Seis meses antes de que yo volara a Polonia con el objetivo de escribir un reportaje sobre los refugiados ucranianos, una camioneta atropelló a mi suegra, quien murió instantáneamente. Seis semanas antes de volar a Polonia, descubrí que tenía 23 semanas de embarazo.

Tenía un montón de cosas en la cabeza cuando me embarqué en el avión hacia Varsovia. Acababa de empezar un trabajo nuevo. El duelo de mi marido seguía en carne viva y a veces lo escuchaba llorar entre sueños con vívidos recuerdos de su madre. Ni mi esposo ni yo nos sentíamos preparados para convertirnos en padres en menos de tres meses. Y ahí estaba un pequeño bebé dando vueltas en mi panza, con giros y patadas tan turbulentos como mis pensamientos y emociones. Intenté orar en ese momento, pero todo lo que podía expresar era: «Oh, Señor, cuánto te necesito».

En tiempos de guerra y dificultades, buscamos historias de valor extraordinario y resiliencia. Como periodista cristiana, nunca estoy segura de qué esperar en mis investigaciones, pero sabía lo que anhelaba encontrar: testimonios poderosos, imágenes inspiradoras del evangelio en acción y declaraciones de fe dignas de ser citadas.

Me encontré con todas estas cosas cuando visité iglesias, centros de refugiados, estaciones de tren y pasos fronterizos. No fue difícil encontrar historias reconfortantes de los fieles: un pastor ucraniano de Zabki, una ciudad a las afueras de Varsovia, invitó a más de diez refugiados a quedarse con él y su familia en su casa diminuta. El día que visité el refugio de su iglesia, los niños refugiados ucranianos se reunieron en las escaleras para cantar un tierno himno ucraniano acerca de la protección, el perdón y la misericordia de Dios.

PREGUNTAS DE ESTUDIO:
1: Indique si cada afirmación concuerda con el relato del viaje a Polonia. Responda sí o no y cite las palabras del texto que lo deciden: (a) La suegra de la narradora murió seis meses antes del viaje a Polonia. (b) La narradora y su esposo se sentían preparados para ser padres. (c) El pastor de Zabki alojó en su casa a menos de cinco refugiados.
2: Según el relato del viaje a Polonia, ¿qué cantaron los niños refugiados ucranianos reunidos en las escaleras del refugio?
3: Explique, a partir del relato del viaje a Polonia, por qué la narradora tenía «un montón de cosas en la cabeza» cuando se embarcó en el avión hacia Varsovia.
Los registros proceden de otra fuente.

REGISTROS PROPORCIONADOS:

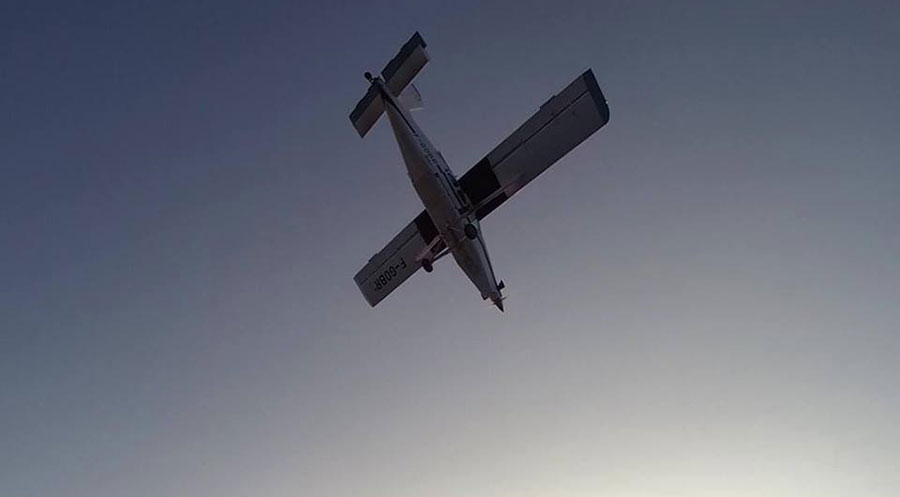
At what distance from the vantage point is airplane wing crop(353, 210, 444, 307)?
2367cm

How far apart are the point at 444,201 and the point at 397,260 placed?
520cm

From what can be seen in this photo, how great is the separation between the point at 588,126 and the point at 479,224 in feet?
14.4

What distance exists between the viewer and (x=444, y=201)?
20.1 m

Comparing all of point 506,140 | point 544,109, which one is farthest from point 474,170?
point 544,109

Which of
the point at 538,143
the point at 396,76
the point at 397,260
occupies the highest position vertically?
the point at 396,76

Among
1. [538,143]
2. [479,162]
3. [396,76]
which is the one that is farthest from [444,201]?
[396,76]

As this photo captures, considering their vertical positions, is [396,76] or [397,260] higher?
[396,76]

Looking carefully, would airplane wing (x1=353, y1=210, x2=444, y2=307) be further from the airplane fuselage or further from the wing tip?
the wing tip

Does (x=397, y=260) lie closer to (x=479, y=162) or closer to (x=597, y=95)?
(x=479, y=162)

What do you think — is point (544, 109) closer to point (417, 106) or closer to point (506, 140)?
point (506, 140)

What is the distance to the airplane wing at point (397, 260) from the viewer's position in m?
23.7

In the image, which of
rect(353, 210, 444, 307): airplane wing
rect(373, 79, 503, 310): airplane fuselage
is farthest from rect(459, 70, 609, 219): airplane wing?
rect(353, 210, 444, 307): airplane wing

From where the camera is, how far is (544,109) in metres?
20.5

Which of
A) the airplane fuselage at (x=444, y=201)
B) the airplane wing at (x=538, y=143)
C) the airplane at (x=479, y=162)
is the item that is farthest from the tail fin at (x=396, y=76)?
the airplane wing at (x=538, y=143)
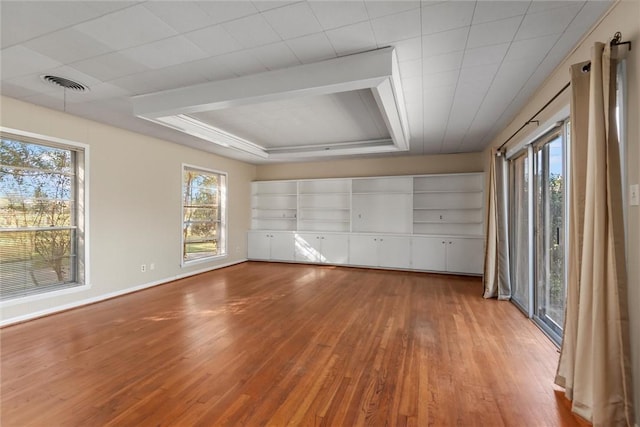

RESULTADOS POR TAREA:
1:
(a) Sí: «Seis meses antes de que yo volara a Polonia con el objetivo de escribir un reportaje sobre los refugiados ucranianos, una camioneta atropelló a mi suegra, quien murió instantáneamente».
(b) No: «Ni mi esposo ni yo nos sentíamos preparados para convertirnos en padres en menos de tres meses».
(c) No: «invitó a más de diez refugiados a quedarse con él y su familia en su casa diminuta».

2: Cantaron un tierno himno ucraniano acerca de la protección, el perdón y la misericordia de Dios.

3: Acababa de empezar un trabajo nuevo, y el duelo de su marido por la muerte de su madre seguía en carne viva. Además, ni ella ni su esposo se sentían preparados para ser padres en menos de tres meses, y el bebé daba vueltas en su panza.